É o caso do bônus de R$ 19 milhões que a Vale decidiu, há dois meses, pagar aos seus executivos pelo desempenho em 2019, ano do desastre de Brumadinho. “É uma afronta à sociedade! A empresa causa a morte de quase 300 pessoas e ainda paga bônus milionários a seus diretores”, reclama o deputado. Segundo a Vale, “a remuneração variável não inclui executivos envolvidos nas investigações em curso”. No início de junho, o Tribunal Regional do Trabalho (TRT) de Minas Gerais mandou encerrar as operações de três estruturas da Vale no município de Itabira, em virtude do coronavírus. Funcionários testaram positivo para a Covid-19. Enfrentar problemas nunca será novidade para uma companhia de força global, uma das maiores do mundo no seu setor. E a Vale já mostrou que tem vigor e resiliência para superar crises. Para tirar de vez o pé da lama e seguir caminhando em solo firme, só não pode cometer os mesmos erros do passado.

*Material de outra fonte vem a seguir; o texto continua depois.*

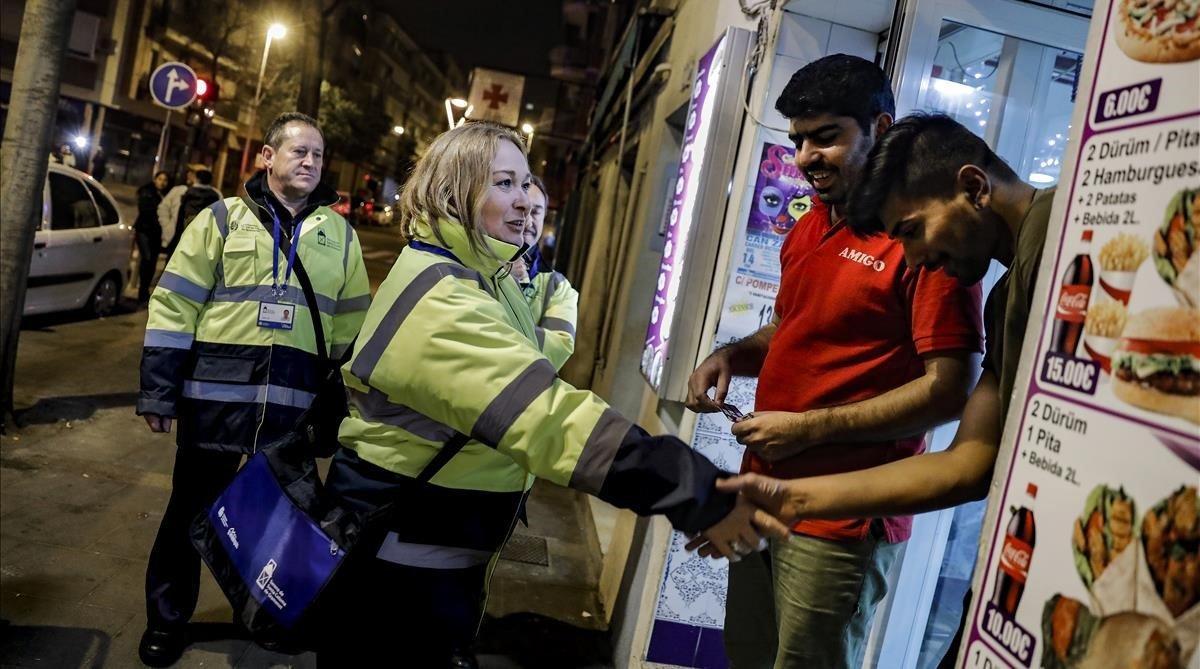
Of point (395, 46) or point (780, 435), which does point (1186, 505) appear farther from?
point (395, 46)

O duro trabalho de recuperação

MARCHA LENTA Quase 5 anos após a tragédia de Mariana, a reconstrução do povoado de Bento Rodrigues ainda não foi concluída. (Crédito:Christophe Simon)

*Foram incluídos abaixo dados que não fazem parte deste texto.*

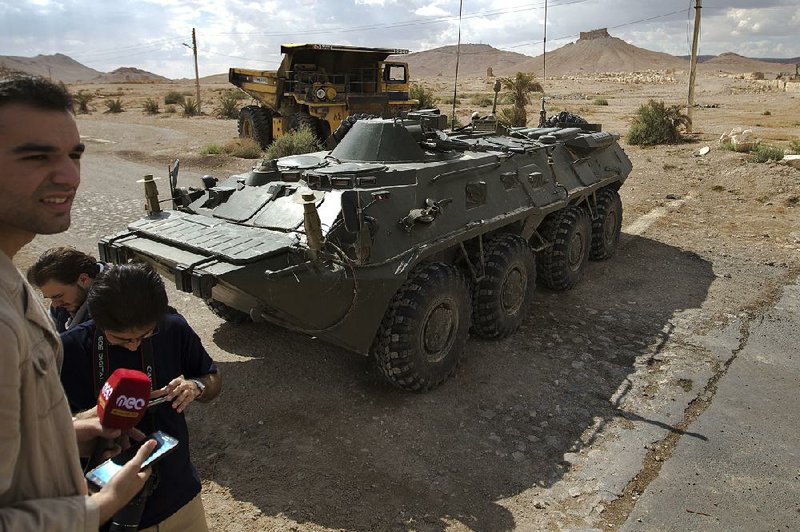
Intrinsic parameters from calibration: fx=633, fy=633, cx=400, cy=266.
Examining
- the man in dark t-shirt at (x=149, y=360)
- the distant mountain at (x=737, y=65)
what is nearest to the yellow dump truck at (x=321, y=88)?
the man in dark t-shirt at (x=149, y=360)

Em 5 de novembro de 2015, o rompimento da barragem de Fundão, em Mariana (MG), causou o maior desastre ambiental da Históia do Brasil e matou 19 pessoas. Para reparar os danos sociais, econômicos e ambientais dessa tragédia, as mineradoras Vale, Samarco e BHP – proprietárias da barragem – criaram a Fundação Renova. Para isso, a entidade recebeu cerca de R$ 10 bilhões. Desse total, a Renova afirma já ter aplicado quase R$ 8,5 bi em ações de recuperação, compensação, indenizações e auxílios financeiros para cerca 320 mil pessoas. Segundo a fundação, mais de 1,6 mil obras já foram executadas ao longo do território atingido, que abarca cerca de 40 municípios em Minas Gerais e no Espírito Santo. Há, no entanto, um grande problema. Até hoje – passados quase 5 anos —, as pessoas que tiveram suas casas levadas pelo mar de lama continuam morando em pousadas e apartamentos pagos pela Renova. Sendo que a própria fundação chegou a divulgar que as obras da nova vila de Bento Rodrigues estariam concluídas em meados de 2018. Em Brumadinho, os problemas também continuam. Um ano e meio após o rompimento da barragem da Mina do Córrego do Feijão, também da Vale e que causou quase 300 mortes, os vestígios da catástrofe fazem parte do dia a dia dos moradores. O Secretário de Meio Ambiente de Brumadinho, Daniel Freitas, conta que o rompimento da barragem causou alterações irreparáveis para todo o ecossistema da região. Mas o trabalho está sendo feito. “A Vale pagou R$ 108 milhões em autuações. Esse dinheiro está sendo investido em obras de infraestrutura”, diz Freitas. Em resposta à DINHEIRO, a Vale informou que já celebrou mais de 8,5 mil acordos, beneficiando familiares de trabalhadores próprios e terceiros vitimados pelo rompimento da barragem e outros moradores da região. Além desses, segundo a mineradora, mais de 100 mil moradores do município já receberam auxílio financeiro emergencial. Ao todo, a companhia afirma já ter destinado mais de R$ 3 bilhões a esses programas.